Le dessin de René Follet se caractérise par son audace et par la variété de ses plans, ce qui convient parfaitement à un récit d’action. Il est difficile de juger du trait de l’illustrateur qui est empâté par une mise en couleur lourde et parfois maladroite, mais on peut remarquer à chaque vignette l’audace de la mise en image qui recherche toujours un effet cinétique. Les gros plans se fixent sur des visages énergiques, alors que les plans moyens frappent par la gestuelle dynamique des personnages. Follet se permet aussi des cadrages surprenants, tels que ce gros plan fixé sur la ceinture de Brisant, au moment où celui-ci va assommer Fernay.
Le dessinateur compose change de façon acrobatique la position de sa caméra (je me permettrai cette métaphore cinématographique) et alterne constamment plongées, contre plongées ou vues obliques sans faire de faute de perspective. Il réalise tout cela avec virtuosité mais il est parfois difficile pour le lecteur de reconstituer le mouvement global ou de se situer dans la scène.
L’image bouge dans tous les sens, et cet effet est voulu, mais il se révèle tellement efficace que la lecture continue de l’album peut donner un sentiment de tournis. Follet prend un malin plaisir à faire balancer la ligne d’horizon des images, ce qui reproduit le mouvement de roulis du bateau, comme on le voit bien dans ce strip.
Heureusement, Follet compose aussi de magnifiques plans généraux pour accompagner les récitatifs de Tillieux. Ces images créent un moment fixe au milieu de ce mouvement incessant, et permettent au dessinateur de créer de véritables petits tableaux, sans autre but que le plaisir de l’image pour elle-même.
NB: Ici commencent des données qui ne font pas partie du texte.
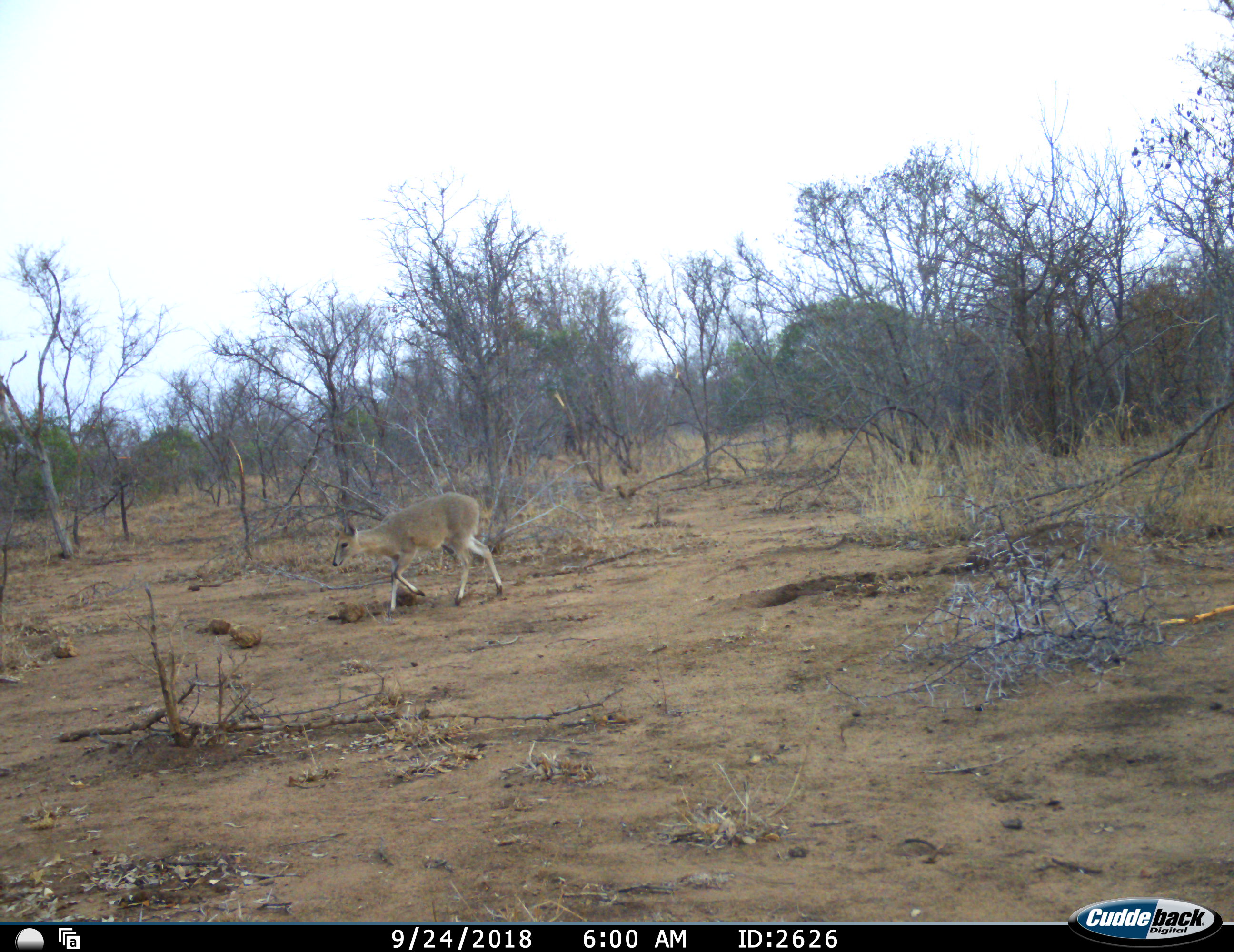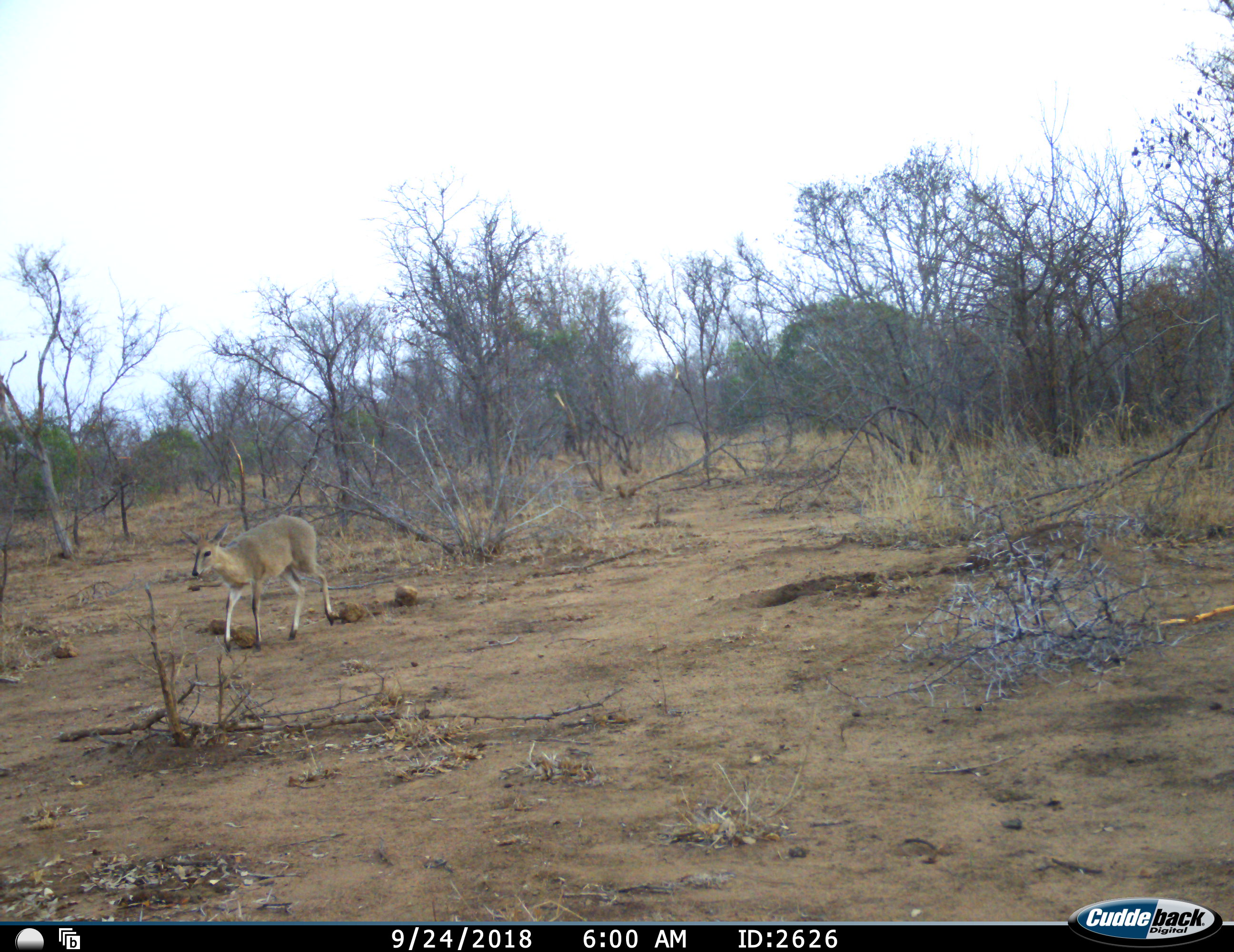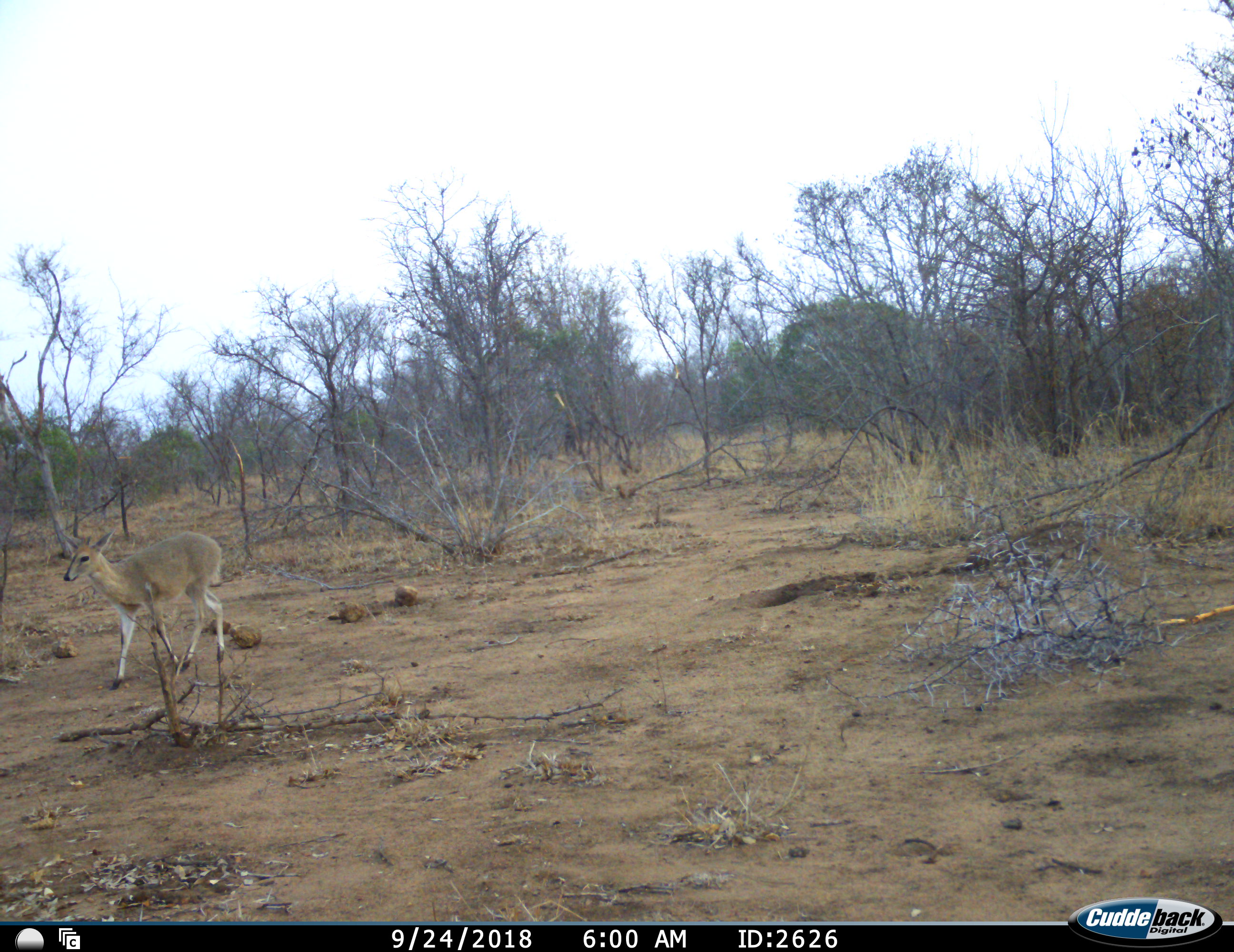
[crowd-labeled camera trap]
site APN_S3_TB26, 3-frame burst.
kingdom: Animalia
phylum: Chordata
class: Mammalia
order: Artiodactyla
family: Bovidae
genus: Sylvicapra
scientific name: Sylvicapra grimmia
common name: common duiker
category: duikercommongrey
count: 1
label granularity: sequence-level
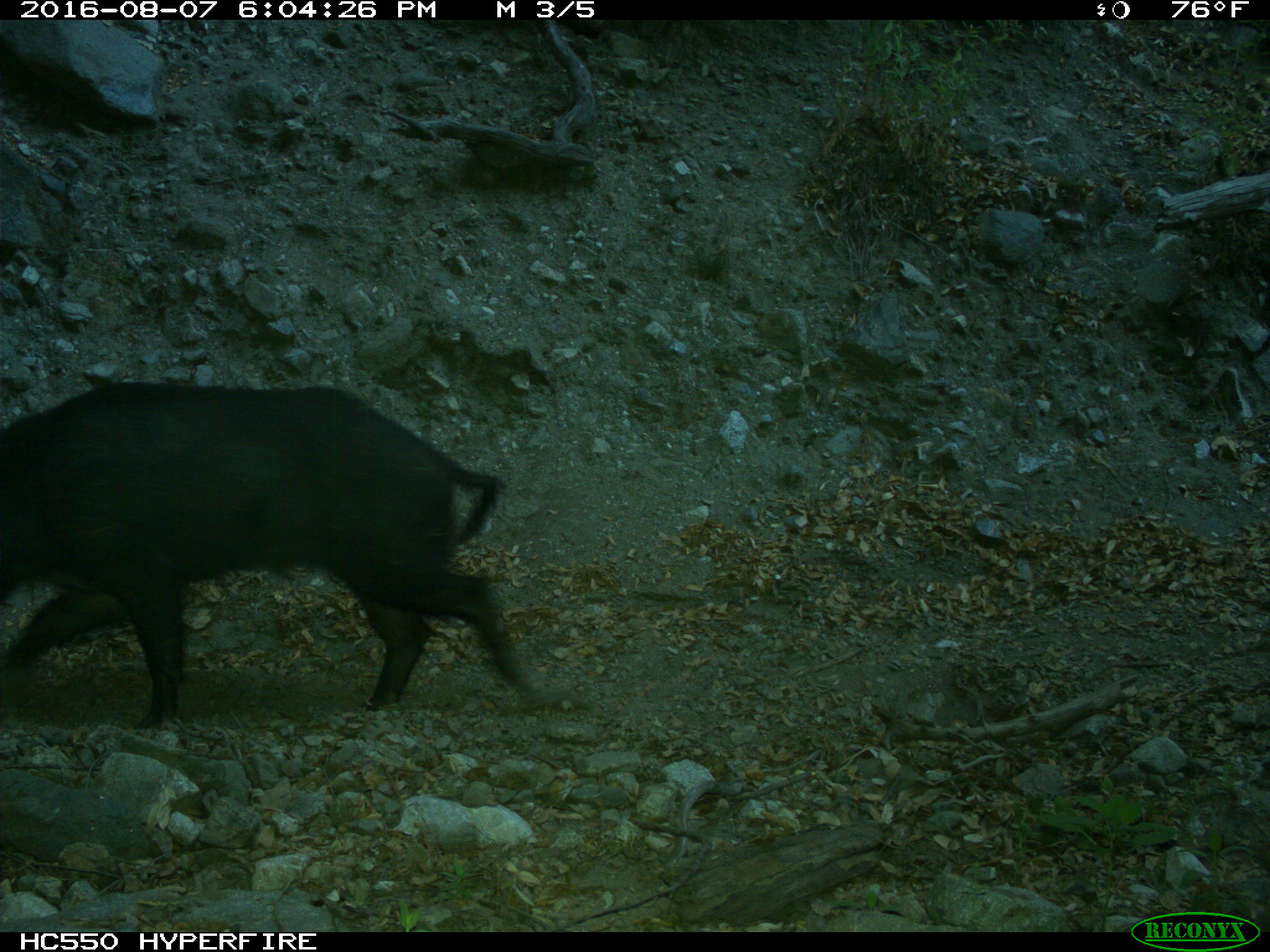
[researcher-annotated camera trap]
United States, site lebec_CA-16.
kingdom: Animalia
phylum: Chordata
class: Mammalia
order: Artiodactyla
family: Suidae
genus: Sus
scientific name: Sus scrofa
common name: wild boar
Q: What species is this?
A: Sus scrofa (wild boar).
Il faut maintenant évoquer le problème de la couleur, dont la réalisation dépendait à cette époque surtout de l’imprimeur. Cette étape a été manifestement bâclée car les vignettes sont couvertes d’aplats de couleurs parfois mal choisies, généralement trop intenses ou trop sombres, et le dessin de Follet s’efface derrière ce travail de tâcheron. Dans cette bande de la dernière page par exemple, qui nous montre Fernay et Brisant enfin réconciliés, les couleurs n’obéissent à aucune logique esthétique ou narrative (elles semblent choisies au hasard) et les teintes sombres écrasent les détails du dessin. L’image devient peu intelligible et les personnages perdent leurs expressions vivantes
Il est intéressant de revoir ces images telles qu’elles ont été publiées dans le journal de Spirou, et de les comparer avec celles de l’album. On découvre ainsi que le mauvais goût (à moins qu’il ne s’agisse d’incompétence) s’est manifesté sous la forme de « couches successives ». Voici par exemple une scène d’intérieur qui nous montre l’entretien par radio du capitaine Fernay avec le poste de contrôle à terre. Dans le journal, le choix des couleurs est assez médiocre, mais leur tonalité claire reste encore discrète.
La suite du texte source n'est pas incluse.